The May Day Manifesto. Part One. Defending the Welfare State by Michael Barratt Brown. Spokesman. £6.99.

Last year two Labour MEPs, Hugh Kerr and Ken Coates, were expelled from the Labour Party. They have formed an Independent Labour Network which (with money from the European Parliament) has published this pamphlet.

It is unashamedly Old Labour, proposing to extend the welfare state, restore full employment by Keynesian techniques of increased government spending, and to tax the rich so as to create a more equal society. It’s all pie-in-the-sky of course since such policies, which imply that capitalism can be reformed so as to work in the interest of the majority, have been tried and failed, most recently under the Callaghan Labour government in the late 1970s and under Mitterrand in France in the early 80s.

New Labour, Kerr and Coates complain in the introduction, has abandoned what Labour used to stand for:

“Redistributive policies, and planned public intervention to create jobs and uphold higher social standards have now gone. Instead, the new Government defends an economic strategy based on ‘the enterprise of the market and the rigour of competition’, a philosophy of deregulation, and ‘a partnership with business . . . that puts industry first’. It seeks ‘to enhance the dynamism of the market economy, not to undermine it’. It is determined ‘to extend the flexible labour markets to the rest of Europe, not to import Euro-sclerosis’. These engagements are linked with a policy of less direct taxation, and refusal to ‘impose burdens on business’ . . .”

All this is very true, but in the argument between them and Blair as to what is possible within capitalism today—and this is where this particular argument is situated—Blair is right: capitalism is incapable of offering the reforms Kerr and Coates are campaigning for. The alternative to New Labourism (the management of capitalism on its terms and according to its rules) is not reformism but socialism.


How Solidarity Can Change the World. Workers Liberty. £3.95.

Believe it or not, but there are still some Trotskyists in the Labour Party. One such group has published this pamphlet, which is a collection of contradictory articles by Engels, Kautsky, Rosa Luxemburg and Trotsky introduced by their leader, Sean Matgamma.

The leader’s view—as expressed in the title, to be understood as “How Solidarity (in the Struggle for Reforms) Can Change the World”—is that “the struggle for reforms and transitional demands is now the indicated way the British working class—but not only the British—and the labour movement can revive”. This is the old argument, advanced by Trotsky in his founding manifesto for the “Fourth International” in 1938 (included here), that socialist consciousness will develop out of the struggle for reforms within capitalism: when workers realise that they can’t get the reforms they have been campaigning for they will, Trotsky pontificated, turn to the “cadres” of the Fourth International for leadership.
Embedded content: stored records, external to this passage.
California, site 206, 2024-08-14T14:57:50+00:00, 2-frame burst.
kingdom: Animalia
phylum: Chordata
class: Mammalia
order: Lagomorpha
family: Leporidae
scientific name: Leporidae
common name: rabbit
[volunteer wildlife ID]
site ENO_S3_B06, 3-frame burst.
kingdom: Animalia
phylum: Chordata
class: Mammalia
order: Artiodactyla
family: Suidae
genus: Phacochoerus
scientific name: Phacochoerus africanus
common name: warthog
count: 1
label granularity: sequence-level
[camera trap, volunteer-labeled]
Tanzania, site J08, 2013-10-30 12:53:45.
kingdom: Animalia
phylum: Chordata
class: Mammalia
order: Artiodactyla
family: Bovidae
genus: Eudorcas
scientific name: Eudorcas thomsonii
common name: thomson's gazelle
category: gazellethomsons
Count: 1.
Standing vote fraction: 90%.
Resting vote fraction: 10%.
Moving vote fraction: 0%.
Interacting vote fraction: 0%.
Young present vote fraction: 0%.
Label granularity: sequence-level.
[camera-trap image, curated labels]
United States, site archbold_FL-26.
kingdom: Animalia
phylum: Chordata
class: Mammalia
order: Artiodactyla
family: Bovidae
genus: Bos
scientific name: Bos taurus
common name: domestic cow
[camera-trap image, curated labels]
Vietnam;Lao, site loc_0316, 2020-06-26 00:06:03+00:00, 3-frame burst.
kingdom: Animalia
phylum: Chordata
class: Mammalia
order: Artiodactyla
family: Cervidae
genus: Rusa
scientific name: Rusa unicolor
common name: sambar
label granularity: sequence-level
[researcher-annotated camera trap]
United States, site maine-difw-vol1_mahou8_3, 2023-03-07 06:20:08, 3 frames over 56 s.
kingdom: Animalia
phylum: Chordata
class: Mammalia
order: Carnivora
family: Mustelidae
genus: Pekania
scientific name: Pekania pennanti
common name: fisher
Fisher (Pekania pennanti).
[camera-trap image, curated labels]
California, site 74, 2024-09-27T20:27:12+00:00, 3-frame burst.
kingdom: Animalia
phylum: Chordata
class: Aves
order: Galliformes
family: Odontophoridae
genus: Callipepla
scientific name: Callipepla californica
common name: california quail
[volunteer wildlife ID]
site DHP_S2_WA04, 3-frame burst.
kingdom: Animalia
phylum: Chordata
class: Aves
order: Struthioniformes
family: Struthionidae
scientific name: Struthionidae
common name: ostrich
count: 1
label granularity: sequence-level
Quite apart from the fact that this has (fortunately) never happened, this argument has always been more of a rationalisation of their reformist practice by shamefaced reformists who want to imagine that they are revolutionaries. Since it is reforms they want there is some logic in being in a party that has a chance of exercising political power. So perhaps after all it is not really surprising that there are Trotskyists in the Labour Party, licking envelopes and knocking on doors for Blair and his crew.